Excerpts of spatial question data:
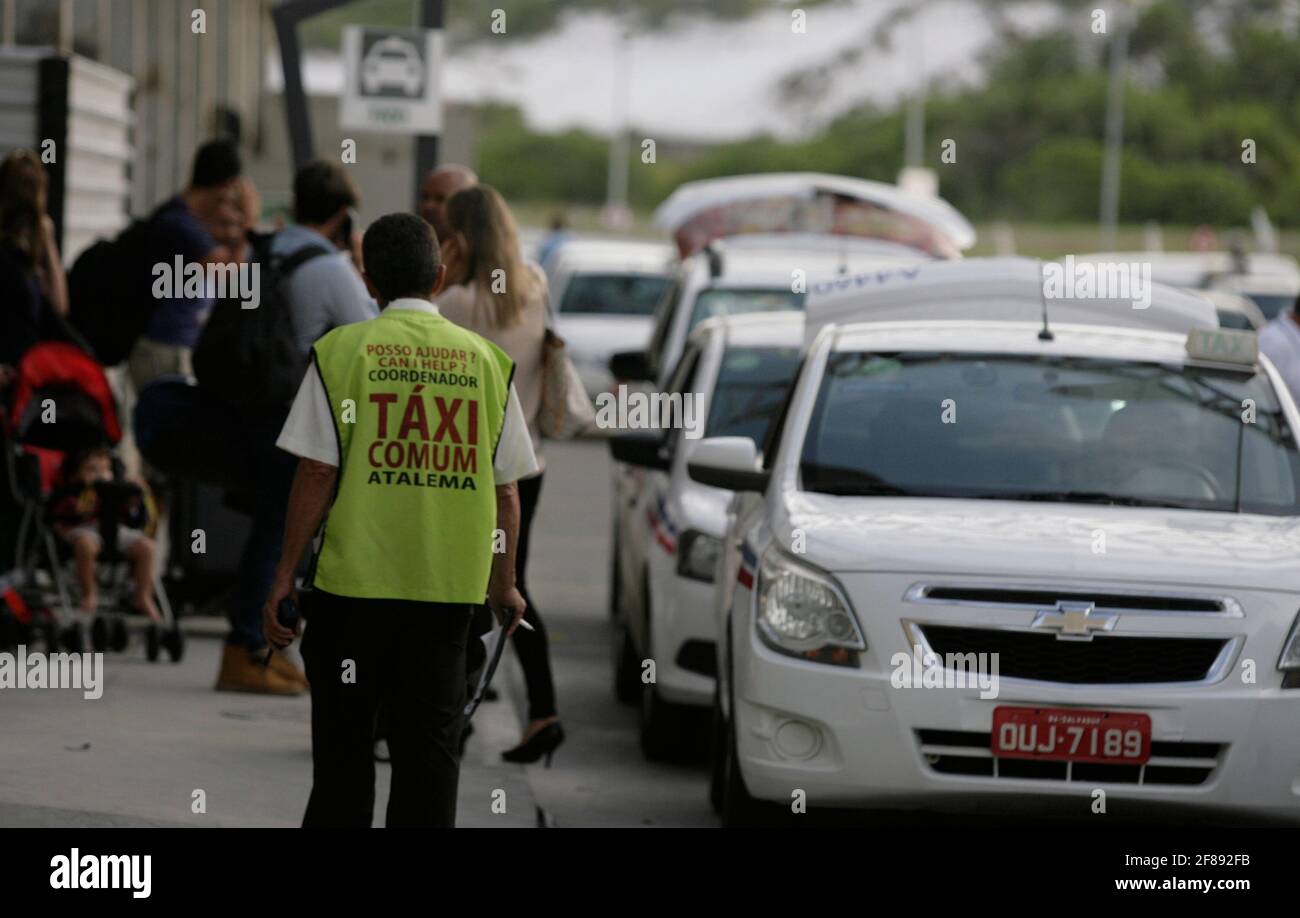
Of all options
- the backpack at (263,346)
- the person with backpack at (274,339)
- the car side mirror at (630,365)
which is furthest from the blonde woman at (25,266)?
the car side mirror at (630,365)

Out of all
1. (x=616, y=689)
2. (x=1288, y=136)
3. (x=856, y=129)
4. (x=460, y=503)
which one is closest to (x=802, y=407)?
(x=460, y=503)

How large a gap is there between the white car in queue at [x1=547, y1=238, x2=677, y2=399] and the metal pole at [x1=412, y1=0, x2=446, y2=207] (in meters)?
12.9

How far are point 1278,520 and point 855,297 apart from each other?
86.7 inches

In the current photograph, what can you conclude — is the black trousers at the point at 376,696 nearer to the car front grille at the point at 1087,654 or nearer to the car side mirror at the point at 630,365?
the car front grille at the point at 1087,654

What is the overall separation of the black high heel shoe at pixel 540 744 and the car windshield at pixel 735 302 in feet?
17.4

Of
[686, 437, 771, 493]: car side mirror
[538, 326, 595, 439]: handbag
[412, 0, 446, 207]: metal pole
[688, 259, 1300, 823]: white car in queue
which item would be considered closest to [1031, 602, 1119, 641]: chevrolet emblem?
[688, 259, 1300, 823]: white car in queue

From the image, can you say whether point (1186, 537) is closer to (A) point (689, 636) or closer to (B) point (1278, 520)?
(B) point (1278, 520)

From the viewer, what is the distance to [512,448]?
5.83m

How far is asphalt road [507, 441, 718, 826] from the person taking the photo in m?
8.59

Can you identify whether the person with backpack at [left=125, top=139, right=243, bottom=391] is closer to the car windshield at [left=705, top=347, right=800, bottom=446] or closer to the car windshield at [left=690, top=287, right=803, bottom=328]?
the car windshield at [left=705, top=347, right=800, bottom=446]

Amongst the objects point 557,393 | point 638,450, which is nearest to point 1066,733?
point 557,393

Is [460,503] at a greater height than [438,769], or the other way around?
[460,503]

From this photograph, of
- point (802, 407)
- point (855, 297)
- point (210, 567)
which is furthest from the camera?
point (210, 567)

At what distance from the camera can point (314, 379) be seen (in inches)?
223
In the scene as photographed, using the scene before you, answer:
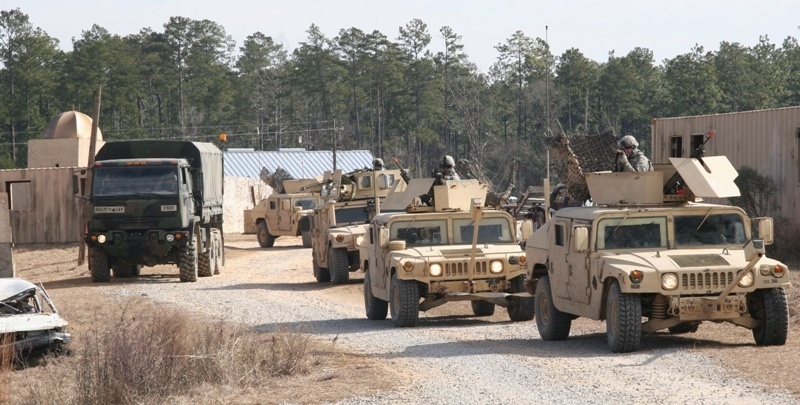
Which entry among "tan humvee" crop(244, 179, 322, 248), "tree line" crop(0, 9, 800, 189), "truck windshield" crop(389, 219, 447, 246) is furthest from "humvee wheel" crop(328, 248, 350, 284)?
"tree line" crop(0, 9, 800, 189)

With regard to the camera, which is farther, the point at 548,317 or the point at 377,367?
the point at 548,317

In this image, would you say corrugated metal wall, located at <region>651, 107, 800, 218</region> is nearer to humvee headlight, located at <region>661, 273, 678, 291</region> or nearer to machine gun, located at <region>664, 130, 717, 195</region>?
machine gun, located at <region>664, 130, 717, 195</region>

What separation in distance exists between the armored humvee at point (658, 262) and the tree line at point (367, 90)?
205 feet

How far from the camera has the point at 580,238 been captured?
45.6 feet

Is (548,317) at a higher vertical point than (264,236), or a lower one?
higher

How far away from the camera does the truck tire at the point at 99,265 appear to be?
26953 millimetres

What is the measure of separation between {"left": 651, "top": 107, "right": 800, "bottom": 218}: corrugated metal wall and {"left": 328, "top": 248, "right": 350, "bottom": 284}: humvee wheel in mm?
9149

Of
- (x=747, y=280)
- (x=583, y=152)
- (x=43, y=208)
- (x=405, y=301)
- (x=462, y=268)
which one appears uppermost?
(x=583, y=152)

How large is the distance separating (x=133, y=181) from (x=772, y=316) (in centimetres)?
1551

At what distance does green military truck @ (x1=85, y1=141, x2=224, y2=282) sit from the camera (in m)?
26.0

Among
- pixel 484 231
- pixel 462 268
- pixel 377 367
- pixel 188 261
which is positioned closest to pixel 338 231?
pixel 188 261

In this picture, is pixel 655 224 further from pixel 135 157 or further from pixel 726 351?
pixel 135 157

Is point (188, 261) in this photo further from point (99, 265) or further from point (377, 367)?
point (377, 367)

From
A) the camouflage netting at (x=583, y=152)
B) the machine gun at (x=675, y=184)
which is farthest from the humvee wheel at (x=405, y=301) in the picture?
the camouflage netting at (x=583, y=152)
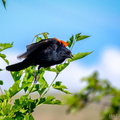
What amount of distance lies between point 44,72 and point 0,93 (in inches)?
18.3

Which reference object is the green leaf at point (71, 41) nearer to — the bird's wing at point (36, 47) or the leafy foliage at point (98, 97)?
the bird's wing at point (36, 47)

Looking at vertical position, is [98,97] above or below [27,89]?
above

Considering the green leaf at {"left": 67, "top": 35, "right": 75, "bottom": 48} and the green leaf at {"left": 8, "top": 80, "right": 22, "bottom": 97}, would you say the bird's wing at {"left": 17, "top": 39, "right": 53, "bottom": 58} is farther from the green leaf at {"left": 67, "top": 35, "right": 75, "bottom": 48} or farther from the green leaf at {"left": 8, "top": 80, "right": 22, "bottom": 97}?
the green leaf at {"left": 8, "top": 80, "right": 22, "bottom": 97}

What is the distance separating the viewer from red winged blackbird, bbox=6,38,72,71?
3.13m

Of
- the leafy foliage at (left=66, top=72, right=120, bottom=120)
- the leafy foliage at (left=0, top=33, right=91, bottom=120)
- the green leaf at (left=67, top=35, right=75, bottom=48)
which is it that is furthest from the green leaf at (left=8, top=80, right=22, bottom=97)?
the leafy foliage at (left=66, top=72, right=120, bottom=120)

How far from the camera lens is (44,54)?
10.4 feet

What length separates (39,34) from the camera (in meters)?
3.59

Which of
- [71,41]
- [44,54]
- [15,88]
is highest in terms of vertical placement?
[71,41]

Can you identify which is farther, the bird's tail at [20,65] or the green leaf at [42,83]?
the green leaf at [42,83]

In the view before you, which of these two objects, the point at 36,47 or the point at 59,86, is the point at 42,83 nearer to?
the point at 59,86

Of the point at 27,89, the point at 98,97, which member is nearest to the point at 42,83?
the point at 27,89

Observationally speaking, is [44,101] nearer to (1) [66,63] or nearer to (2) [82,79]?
(1) [66,63]

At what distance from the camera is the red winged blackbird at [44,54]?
3133 mm

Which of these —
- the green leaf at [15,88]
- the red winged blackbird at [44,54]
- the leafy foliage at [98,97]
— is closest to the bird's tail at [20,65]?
the red winged blackbird at [44,54]
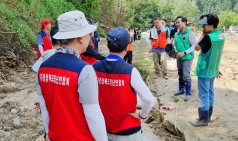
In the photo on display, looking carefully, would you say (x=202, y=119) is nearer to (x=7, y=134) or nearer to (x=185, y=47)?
(x=185, y=47)

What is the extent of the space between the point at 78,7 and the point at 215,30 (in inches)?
736

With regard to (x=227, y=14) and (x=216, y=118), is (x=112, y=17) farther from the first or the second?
(x=227, y=14)

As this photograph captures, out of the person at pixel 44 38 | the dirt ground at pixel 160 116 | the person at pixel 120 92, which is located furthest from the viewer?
the person at pixel 44 38

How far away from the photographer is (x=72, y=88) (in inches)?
68.6

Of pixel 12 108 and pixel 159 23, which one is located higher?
pixel 159 23

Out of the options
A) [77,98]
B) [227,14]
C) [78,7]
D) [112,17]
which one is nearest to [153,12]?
[112,17]

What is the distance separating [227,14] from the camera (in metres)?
102

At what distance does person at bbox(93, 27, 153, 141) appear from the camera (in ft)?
7.26

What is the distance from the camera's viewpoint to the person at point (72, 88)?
5.69 feet

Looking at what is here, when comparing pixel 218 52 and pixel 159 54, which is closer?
pixel 218 52

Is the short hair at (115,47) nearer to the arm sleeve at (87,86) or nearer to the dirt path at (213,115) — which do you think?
the arm sleeve at (87,86)

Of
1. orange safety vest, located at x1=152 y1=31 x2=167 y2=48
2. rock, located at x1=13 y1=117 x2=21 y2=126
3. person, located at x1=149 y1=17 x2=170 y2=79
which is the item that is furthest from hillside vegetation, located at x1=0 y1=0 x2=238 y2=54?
orange safety vest, located at x1=152 y1=31 x2=167 y2=48

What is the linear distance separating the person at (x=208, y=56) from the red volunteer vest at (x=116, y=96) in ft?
7.40

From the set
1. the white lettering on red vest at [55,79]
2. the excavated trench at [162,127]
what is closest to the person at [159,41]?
the excavated trench at [162,127]
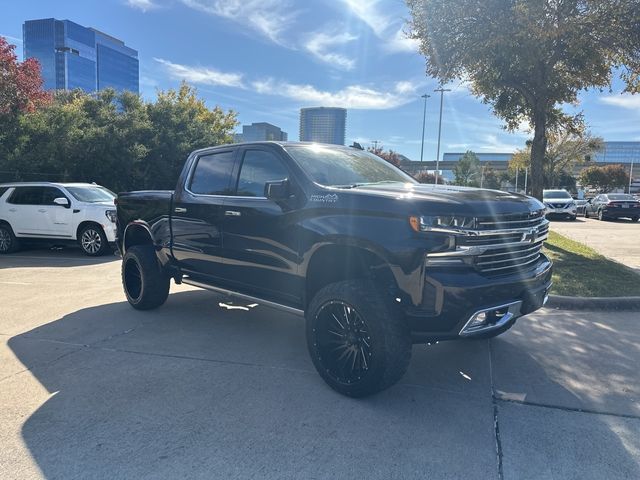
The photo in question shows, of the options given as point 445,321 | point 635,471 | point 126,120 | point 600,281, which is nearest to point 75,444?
point 445,321

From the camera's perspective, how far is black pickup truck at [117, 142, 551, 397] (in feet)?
11.2

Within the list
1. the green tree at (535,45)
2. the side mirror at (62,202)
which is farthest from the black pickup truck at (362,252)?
the side mirror at (62,202)

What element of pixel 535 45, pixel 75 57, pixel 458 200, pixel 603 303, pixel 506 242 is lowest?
pixel 603 303

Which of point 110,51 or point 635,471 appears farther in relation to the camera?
point 110,51

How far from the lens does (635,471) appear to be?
2.84 meters

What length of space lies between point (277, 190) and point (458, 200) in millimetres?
1470

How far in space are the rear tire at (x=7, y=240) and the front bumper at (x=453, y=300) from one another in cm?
1148

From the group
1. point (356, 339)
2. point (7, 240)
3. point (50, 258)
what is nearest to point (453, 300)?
point (356, 339)

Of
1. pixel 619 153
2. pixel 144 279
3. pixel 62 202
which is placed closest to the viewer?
pixel 144 279

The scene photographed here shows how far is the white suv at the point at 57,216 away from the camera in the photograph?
11.0m

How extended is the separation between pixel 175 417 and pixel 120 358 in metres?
1.42

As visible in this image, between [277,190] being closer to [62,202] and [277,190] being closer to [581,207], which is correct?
[62,202]

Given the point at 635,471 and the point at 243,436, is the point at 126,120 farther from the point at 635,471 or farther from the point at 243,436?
the point at 635,471

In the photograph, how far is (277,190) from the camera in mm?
4070
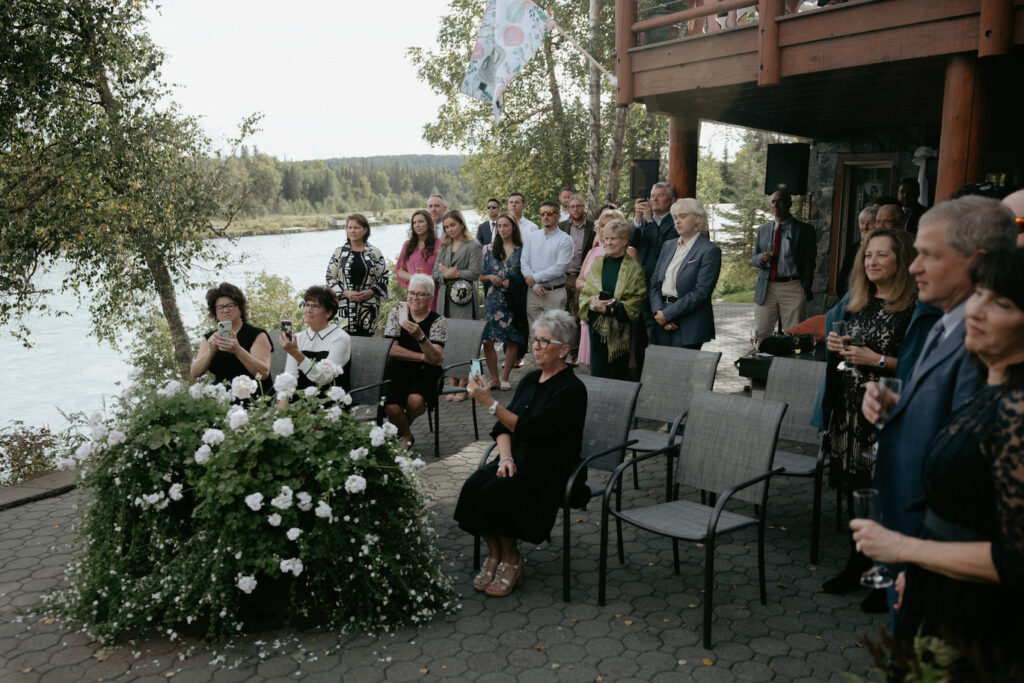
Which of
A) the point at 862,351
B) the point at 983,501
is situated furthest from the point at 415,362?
the point at 983,501

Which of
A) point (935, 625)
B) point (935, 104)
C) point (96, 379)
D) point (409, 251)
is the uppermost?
point (935, 104)

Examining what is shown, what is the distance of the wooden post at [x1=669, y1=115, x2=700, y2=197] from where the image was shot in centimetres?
914

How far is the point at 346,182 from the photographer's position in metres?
48.0

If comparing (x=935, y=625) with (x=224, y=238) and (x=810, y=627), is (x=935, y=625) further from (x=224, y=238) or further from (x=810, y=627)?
(x=224, y=238)

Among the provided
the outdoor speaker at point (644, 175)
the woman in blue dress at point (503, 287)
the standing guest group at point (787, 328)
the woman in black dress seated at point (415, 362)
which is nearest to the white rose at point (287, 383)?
the standing guest group at point (787, 328)

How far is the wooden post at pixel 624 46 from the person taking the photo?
805cm

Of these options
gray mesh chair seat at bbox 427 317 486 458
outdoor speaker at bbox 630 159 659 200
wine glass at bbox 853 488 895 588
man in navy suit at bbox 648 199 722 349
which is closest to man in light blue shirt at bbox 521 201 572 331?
gray mesh chair seat at bbox 427 317 486 458

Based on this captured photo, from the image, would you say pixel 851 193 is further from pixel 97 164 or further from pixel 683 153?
pixel 97 164

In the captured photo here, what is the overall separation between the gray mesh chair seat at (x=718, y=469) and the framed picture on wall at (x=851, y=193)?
8.59m

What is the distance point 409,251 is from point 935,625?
6.64 meters

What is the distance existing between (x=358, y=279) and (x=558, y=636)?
14.7 ft

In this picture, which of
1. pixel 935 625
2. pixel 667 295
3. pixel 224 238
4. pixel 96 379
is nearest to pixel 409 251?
pixel 667 295

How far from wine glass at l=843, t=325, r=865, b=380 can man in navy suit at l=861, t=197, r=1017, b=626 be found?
1.35m

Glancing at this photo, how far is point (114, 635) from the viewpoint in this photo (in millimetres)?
3627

* _Given request_
Output the rows verbatim, starting at the line that contains "Glancing at this" and continuing through the end of the rows.

* _Output of the exercise_
Glancing at this photo, how far is point (114, 635) from the viewpoint in this photo (in millimetres)?
3627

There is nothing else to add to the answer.